Investopedia explains that the competition that has driven European ticket costs down and seen the rise of budget airlines has cost a number of brands dearly from a reputation perspective, with some deemed to have cut too many corners.
“Long lines due to security procedures at check-in, cramped seating, inconvenient schedules, poor service – the list of airline travellers' complaints is a lengthy one,” the investment website says. “The perception that air travel is an ordeal makes it very difficult for airlines to charge the higher prices that are necessary to return to profitability.
“Social media has propelled a number of what can only be described as PR disasters recently, and undoubtedly caused harm to the industry.”
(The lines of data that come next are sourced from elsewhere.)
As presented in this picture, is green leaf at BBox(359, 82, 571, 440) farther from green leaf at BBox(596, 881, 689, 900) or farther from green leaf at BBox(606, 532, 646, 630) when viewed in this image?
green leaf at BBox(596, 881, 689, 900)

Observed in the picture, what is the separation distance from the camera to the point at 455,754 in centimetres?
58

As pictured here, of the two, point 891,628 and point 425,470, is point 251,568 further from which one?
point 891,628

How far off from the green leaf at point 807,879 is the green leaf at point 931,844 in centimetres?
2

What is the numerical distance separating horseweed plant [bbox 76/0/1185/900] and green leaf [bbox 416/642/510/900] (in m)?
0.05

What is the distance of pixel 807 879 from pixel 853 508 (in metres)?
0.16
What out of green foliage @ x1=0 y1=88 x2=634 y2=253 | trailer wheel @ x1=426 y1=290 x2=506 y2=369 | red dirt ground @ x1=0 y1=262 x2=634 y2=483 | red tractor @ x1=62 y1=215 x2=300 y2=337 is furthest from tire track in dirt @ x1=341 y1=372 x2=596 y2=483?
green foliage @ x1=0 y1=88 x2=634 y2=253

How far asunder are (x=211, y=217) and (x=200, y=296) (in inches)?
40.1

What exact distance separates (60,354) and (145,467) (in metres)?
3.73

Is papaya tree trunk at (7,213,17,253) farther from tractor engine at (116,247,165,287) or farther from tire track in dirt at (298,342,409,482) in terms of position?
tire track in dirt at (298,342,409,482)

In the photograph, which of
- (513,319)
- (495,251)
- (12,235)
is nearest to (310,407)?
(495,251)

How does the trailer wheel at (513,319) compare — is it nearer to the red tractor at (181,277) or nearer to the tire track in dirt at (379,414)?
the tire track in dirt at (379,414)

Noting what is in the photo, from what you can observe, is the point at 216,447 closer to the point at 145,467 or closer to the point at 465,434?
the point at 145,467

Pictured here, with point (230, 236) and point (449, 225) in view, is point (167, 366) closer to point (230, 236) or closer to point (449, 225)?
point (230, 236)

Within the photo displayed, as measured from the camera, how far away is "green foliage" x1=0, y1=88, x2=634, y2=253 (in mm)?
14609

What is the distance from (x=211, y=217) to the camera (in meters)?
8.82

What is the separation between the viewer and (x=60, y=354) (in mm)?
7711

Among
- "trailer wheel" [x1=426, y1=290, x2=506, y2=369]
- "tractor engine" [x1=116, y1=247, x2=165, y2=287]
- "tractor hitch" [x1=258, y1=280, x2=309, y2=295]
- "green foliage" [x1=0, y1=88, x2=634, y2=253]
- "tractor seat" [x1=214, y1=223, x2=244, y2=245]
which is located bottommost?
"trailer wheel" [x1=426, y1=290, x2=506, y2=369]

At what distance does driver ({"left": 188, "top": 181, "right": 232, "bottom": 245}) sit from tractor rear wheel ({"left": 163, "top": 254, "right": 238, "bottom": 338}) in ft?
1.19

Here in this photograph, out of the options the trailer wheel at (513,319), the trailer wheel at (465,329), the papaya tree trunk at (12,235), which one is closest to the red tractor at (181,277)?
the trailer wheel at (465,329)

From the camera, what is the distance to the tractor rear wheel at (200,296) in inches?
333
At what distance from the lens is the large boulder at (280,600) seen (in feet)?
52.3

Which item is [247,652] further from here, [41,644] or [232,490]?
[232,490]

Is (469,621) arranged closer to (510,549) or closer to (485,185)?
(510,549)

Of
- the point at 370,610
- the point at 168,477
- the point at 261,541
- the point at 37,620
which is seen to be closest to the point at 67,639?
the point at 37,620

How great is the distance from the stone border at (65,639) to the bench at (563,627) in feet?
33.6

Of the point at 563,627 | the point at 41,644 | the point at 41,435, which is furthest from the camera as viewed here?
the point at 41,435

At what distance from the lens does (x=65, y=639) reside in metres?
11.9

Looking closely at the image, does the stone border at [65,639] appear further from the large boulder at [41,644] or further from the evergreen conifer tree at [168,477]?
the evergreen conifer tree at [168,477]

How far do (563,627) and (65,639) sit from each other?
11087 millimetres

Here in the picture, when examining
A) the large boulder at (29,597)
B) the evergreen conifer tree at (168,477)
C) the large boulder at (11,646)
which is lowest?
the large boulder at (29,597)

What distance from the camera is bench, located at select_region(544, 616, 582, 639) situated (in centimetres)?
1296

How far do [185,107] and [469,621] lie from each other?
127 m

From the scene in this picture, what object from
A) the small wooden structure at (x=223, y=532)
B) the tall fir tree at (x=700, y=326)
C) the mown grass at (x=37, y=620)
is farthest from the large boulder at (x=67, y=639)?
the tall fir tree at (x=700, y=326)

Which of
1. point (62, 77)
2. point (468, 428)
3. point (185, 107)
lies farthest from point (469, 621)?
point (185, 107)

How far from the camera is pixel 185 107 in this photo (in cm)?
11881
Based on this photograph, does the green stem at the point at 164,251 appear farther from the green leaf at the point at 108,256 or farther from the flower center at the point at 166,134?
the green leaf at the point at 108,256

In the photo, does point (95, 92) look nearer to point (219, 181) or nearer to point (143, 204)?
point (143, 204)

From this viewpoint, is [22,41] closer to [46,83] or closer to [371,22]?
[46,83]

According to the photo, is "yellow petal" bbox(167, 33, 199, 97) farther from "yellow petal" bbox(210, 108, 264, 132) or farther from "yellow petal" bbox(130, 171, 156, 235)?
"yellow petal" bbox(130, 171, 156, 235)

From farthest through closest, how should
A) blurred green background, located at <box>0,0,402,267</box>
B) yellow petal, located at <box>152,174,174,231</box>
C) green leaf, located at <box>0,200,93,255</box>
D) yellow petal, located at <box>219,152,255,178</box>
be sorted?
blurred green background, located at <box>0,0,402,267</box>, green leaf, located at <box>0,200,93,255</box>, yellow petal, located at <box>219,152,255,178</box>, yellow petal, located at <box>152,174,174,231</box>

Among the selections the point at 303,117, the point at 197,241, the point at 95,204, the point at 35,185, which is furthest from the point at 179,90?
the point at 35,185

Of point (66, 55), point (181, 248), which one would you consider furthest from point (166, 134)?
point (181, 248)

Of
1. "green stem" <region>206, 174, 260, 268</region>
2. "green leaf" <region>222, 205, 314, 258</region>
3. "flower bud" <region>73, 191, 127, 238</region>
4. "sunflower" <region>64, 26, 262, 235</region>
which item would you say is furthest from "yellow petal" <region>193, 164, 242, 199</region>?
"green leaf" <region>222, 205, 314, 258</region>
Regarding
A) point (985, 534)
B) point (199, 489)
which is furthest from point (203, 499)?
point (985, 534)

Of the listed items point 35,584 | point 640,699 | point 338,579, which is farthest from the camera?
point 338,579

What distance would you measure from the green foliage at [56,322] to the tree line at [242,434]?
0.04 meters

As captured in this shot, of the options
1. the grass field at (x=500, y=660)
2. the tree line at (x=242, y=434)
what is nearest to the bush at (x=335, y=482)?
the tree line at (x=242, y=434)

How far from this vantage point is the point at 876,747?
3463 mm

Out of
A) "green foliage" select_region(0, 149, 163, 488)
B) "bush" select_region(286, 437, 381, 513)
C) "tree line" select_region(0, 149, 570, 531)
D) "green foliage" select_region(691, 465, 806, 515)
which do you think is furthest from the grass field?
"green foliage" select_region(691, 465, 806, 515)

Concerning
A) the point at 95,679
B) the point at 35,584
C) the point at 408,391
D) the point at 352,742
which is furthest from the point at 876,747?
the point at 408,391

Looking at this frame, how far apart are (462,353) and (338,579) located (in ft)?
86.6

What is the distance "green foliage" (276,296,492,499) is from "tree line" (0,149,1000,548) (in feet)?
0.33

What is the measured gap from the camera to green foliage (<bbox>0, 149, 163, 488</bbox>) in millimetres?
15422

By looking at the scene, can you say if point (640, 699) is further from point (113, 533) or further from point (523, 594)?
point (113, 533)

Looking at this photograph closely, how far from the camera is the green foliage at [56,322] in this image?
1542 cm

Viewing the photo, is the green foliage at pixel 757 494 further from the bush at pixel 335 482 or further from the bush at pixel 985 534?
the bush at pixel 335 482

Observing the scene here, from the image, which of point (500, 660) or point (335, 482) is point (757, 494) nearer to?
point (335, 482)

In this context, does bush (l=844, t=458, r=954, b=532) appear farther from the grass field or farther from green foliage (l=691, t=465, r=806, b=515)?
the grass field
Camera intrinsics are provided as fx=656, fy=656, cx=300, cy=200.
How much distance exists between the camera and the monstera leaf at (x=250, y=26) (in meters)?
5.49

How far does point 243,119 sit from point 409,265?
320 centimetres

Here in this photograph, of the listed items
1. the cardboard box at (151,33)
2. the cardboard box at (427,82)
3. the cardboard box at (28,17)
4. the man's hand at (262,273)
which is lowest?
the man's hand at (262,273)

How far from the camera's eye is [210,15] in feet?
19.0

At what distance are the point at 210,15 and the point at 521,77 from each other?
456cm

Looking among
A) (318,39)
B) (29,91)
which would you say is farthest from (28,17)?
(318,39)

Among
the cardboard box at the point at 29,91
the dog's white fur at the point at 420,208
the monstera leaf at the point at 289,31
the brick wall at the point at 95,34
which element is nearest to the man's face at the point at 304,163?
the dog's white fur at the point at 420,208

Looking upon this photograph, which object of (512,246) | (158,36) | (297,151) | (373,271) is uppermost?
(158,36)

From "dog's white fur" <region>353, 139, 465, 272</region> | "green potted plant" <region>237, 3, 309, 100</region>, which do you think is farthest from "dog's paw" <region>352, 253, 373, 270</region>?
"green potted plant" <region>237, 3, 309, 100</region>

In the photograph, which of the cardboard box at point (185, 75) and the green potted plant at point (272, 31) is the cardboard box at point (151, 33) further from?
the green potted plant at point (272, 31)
Even UK flag-carrying stalwart British Airways has fallen foul of this issue in recent years. In 2015 it was awarded the best short-haul airline title in the annual Which? Travel survey, but – among other issues – a significant business strategy shift introduced by current CEO Alex Cruz including charging for food has caused the airline’s approval ratings to plummet. This year, British Airways slumped to third last place in the Which? poll of customer satisfaction with major short-haul airlines, with only Ryanair and Vueling faring worse.
Furthermore, budget airlines are almost entirely regional and do not operate long-haul flights, meaning they experience a very clear high and low season. This is in contrast to many major long-haul airlines, which operate in both hemispheres and thus effectively take advantage of two high seasons.
Aviation Analyst reports that after a busy spring/summer high season that could keep a failing airline afloat, the end of summer is often a “make it or break it” time for a budget airline, as its “board members determine the amount of cash needed to carry the airline through a quieter winter period – where demand lowers and flights may struggle to break even”.
The site adds: “Winter is a difficult time for any European airline, given the lower demand but continuing high costs, but the season is even more of a challenge for the financially fragile players of the airline market.”
Why are some airlines booming?
While many budget airlines collapsed this past year, the IAG, which owns British Airways, Iberia, Vueling and Aer Lingus, filed a 20% rise in pre-tax second-quarter profits last year, on the back of revenues rising 9.5% to €6.7bn.
This is an example of larger airlines benefiting from a booming passenger market without cutting corners in order to slash prices.
National Geographic reports that by 2035 annual air travel is predicted to double, noting that “growth in mature markets like Europe and North America will be more incremental, with existing passengers flying more”, while “China, India, and Indonesia will see more first-time fliers”.
These larger airlines are mostly relying on their long-haul flights, a market dominated by more established names. Quartz reports that “around the world, long-haul, low-cost airlines are barely getting by”, partly due to the high/low season issue and partly because, simply put: “Passengers aren’t always convinced of the value of sacrificing comfort for eight hours at a time.”
The site adds that the budget model “simply doesn’t work for long haul operations”.